Meyer, a former scout sniper with 3rd Battalion, 3rd Marine Regiment, deployed to Fallujah, Iraq, in 2007 and Kunar Province, Afghanistan, in 2009. While in Afghanistan, he was attached to Embedded Training Team 2-8.
During the Battle of Ganjgal on Sept. 8, 2009, Meyer evacuated 12 friendly wounded and provided support for 24 Marines and soldiers, leading to him receiving the Medal of Honor Sept. 15, 2011.
Carpenter received a Purple Heart for his injuries while deployed in Marjah, Helmand Province, Afghanistan. He suffered severe injuries from a grenade blast while engaging the Taliban.
Prior to the ball, Meyer and Carpenter took time to speak with Marines in different units around the National Capital Region. Their intent was to motivate as many junior Marines as possible by sharing their stories.
“I want to go around and tell them (Marines) that we are the greatest fighting force in the world and even when it seems confusing, what we do makes sense,” Meyer said.
Meyer and Carpenter spoke to a graduating class of Marines with the Scout Sniper Unit Leaders Course in Quantico, Va.

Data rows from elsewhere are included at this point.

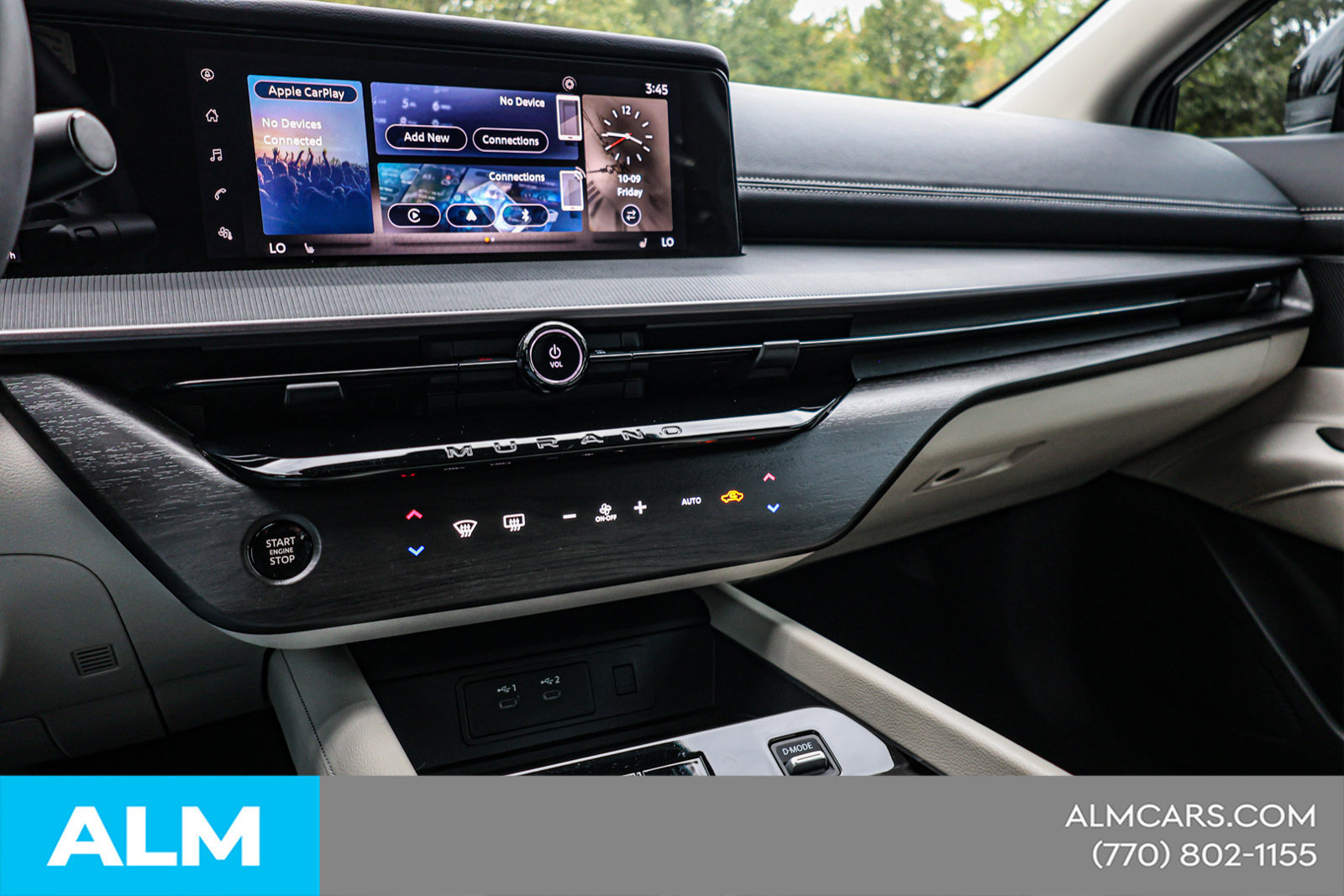 Certified 2025 Nissan Murano SV AWD/4WD image 30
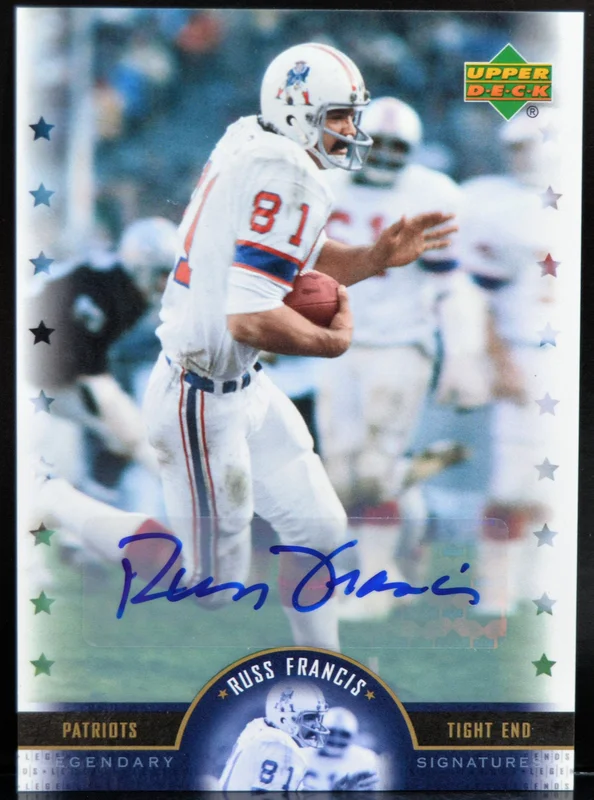 Francis, Russ - 2005 UD Autograph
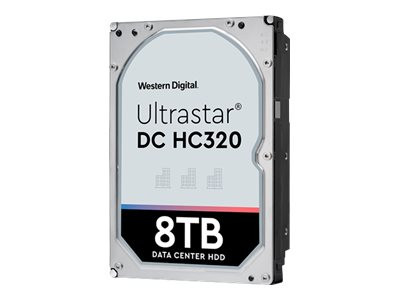 Western Digital : ULTRASTAR 7K8 8TB 7200RPM HUS728T8TALN6L4 SATA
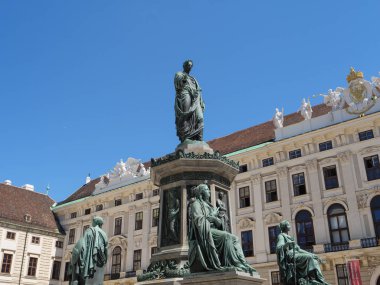 Avusturya 'daki Viyana şehri.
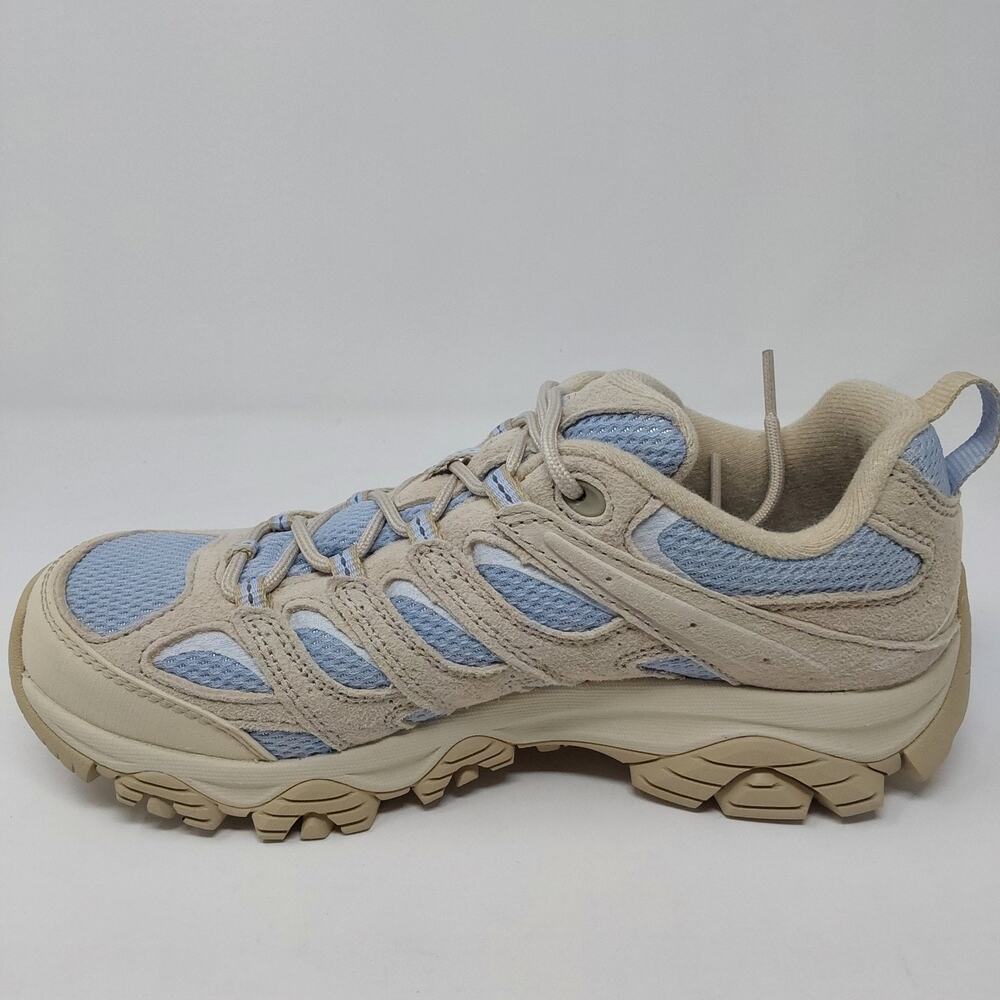 Merrell Moab 3 Verbena Hiking Shoes Women's US 8 Blue Vibram J00003595 - Picture 12 of 16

They wanted to drive home to the young officers and enlisted Marines how important a leadership position really is.
“Junior Marines are so moldable, and leadership decides where junior Marines’ careers can go,” Meyer said. “Your job isn’t to make sure they can be led, your job is to just lead them every single day.”
Later, Meyer and Carpenter ate lunch with enlisted Marines from Officer Candidate School at the Bobo Chow Hall in Quantico, Va. They both carried on casual conversations with the Marines, answered questions, and took photos with them.
After eating, Meyer and Carpenter headed to Marine Barracks Washington to speak.
Meyer passed his Medal of Honor around the room and explained that he wears the medal for all Marines; the only difference between them and him is he was put in a position where the opportunity arose.
“Hopefully I can go out there and say something that means something to these Marines,” Meyer said.
Meyer and Carpenter said they both feel it is crucial for them to speak, motivate, and share their stories with junior Marines.
“You can help people out, and that’s the best part of having the Medal,” Meyer said.
Although sometimes their schedules are hectic, both Marine veterans feel a responsibility to sacrifice as much as it takes to make a difference.
“I think it makes a tremendous impact, and even without an award, any veteran, any Marine, any wounded warrior should go out and speak,” Carpenter said.